Jack had never quite been able to grasp the concept of the soul. If it was part of you how could you not see it when you looked in the mirror? If it was in you how could you not feel it as you could feel your heart? Yet the minister said from his pulpit that without it you were dead, an empty shell.
To Jack, your soul was like your shadow. It belonged to you and you could not be parted from it, but you could not always see it and even when you could you never paid it much heed.
One day when he was out Jack met the minister coming the other way.
‘Aye, Jack, and how are you?’
‘Braw, thanks,’ says Jack. ‘How’s yersel?’
‘I am well too. And how are you in your soul?’
As usual, Jack had forgotten until that moment that he had a soul. Cannily he keeked over his shoulder to see if his shadow was there, and it was, so he says, ‘Aye, ma soul’s braw, tae.’
‘Why did you look behind you when I asked you that question, Jack?’
‘I was just checking,’ Jack says. ‘Sometimes my soul is there and sometimes it isna, but today it’s there.’
‘Foolish boy,’ the minister says. ‘You cannot see your soul.’
‘Ye can sometimes,’ Jack says. ‘Sometimes it’s afore ye and sometimes it’s ahint ye.’
Then he pointed out to the minister a tree’s soul, a flower’s soul, a cat’s soul and a gate’s soul.
‘These things don’t have souls, Jack,’ the minister says. ‘Only people have souls.’
Just then a big black crow flapped by overhead.
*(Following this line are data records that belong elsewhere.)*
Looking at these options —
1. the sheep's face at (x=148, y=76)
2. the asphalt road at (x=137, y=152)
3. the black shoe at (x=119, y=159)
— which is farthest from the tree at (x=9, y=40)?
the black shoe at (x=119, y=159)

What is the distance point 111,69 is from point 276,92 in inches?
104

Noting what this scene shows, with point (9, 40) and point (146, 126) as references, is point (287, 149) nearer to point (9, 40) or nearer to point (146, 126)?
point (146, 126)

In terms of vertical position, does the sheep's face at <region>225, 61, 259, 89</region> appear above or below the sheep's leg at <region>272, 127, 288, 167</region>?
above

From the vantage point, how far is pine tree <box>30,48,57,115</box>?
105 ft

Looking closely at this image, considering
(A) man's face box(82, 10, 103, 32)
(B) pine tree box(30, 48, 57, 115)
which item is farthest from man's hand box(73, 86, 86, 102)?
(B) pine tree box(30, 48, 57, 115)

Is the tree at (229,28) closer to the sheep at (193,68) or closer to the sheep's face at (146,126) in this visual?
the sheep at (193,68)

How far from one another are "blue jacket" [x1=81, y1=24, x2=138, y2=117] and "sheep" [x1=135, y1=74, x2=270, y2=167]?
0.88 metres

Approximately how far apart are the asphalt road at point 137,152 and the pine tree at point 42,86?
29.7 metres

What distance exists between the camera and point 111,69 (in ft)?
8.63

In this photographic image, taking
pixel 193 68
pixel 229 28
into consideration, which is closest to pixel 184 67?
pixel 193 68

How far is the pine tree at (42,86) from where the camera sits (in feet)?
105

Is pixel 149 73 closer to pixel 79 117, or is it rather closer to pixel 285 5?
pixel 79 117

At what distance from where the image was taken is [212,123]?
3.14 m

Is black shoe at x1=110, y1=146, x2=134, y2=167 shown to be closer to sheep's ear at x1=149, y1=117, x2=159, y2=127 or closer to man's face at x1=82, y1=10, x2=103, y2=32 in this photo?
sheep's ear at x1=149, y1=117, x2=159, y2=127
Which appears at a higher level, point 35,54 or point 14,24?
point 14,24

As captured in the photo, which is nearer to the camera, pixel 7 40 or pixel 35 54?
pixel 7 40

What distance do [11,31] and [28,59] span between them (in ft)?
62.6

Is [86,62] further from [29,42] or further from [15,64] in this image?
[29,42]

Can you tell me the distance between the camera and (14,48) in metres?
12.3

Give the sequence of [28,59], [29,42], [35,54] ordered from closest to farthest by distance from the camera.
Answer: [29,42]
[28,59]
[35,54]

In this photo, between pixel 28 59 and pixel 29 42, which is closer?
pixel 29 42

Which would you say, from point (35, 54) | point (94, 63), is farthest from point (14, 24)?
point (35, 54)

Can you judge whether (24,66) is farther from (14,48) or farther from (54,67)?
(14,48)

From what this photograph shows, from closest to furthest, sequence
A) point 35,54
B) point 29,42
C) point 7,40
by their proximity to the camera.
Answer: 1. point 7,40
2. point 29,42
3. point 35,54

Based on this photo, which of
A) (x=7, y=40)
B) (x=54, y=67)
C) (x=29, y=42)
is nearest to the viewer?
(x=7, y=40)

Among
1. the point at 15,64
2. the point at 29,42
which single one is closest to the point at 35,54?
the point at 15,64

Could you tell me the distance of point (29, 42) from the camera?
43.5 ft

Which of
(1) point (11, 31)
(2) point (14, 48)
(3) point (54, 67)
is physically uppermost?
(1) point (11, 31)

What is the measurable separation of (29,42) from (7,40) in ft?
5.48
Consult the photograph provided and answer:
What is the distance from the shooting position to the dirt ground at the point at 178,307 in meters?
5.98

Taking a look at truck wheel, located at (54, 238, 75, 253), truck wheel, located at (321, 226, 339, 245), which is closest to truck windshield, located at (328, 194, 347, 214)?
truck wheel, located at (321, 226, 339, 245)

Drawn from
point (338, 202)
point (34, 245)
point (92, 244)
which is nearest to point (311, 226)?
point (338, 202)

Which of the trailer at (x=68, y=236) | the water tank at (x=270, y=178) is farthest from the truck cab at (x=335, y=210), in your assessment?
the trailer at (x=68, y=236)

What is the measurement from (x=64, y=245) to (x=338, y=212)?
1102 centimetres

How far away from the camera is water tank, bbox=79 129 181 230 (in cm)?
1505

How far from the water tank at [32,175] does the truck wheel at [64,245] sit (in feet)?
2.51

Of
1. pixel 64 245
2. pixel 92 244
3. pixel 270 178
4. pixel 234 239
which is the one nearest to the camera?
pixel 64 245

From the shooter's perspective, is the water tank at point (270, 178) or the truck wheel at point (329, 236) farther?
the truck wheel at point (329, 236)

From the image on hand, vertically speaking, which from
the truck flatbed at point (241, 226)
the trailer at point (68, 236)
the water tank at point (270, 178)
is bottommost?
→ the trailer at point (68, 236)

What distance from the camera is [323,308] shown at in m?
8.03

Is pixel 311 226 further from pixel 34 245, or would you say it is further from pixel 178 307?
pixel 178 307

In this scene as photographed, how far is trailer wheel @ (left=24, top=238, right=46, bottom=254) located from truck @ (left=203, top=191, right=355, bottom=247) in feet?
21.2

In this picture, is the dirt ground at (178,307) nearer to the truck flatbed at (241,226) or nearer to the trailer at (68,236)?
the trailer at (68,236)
As it passed above them its shadow flew along the ground, now a wee bit behind the bird, now a wee bit ahead of it.
‘What’s that if it isna the craw’s soul?’ Jack asks.
‘That’s its shadow, Jack,’ the minister said with a laugh. ‘Not the same thing at all.’ And on he went.
Jack shook his head. There was his own soul, attached to his feet, stretched out on the ground. But as for the minister’s soul, Jack could see no sign of it following at the minister’s heels.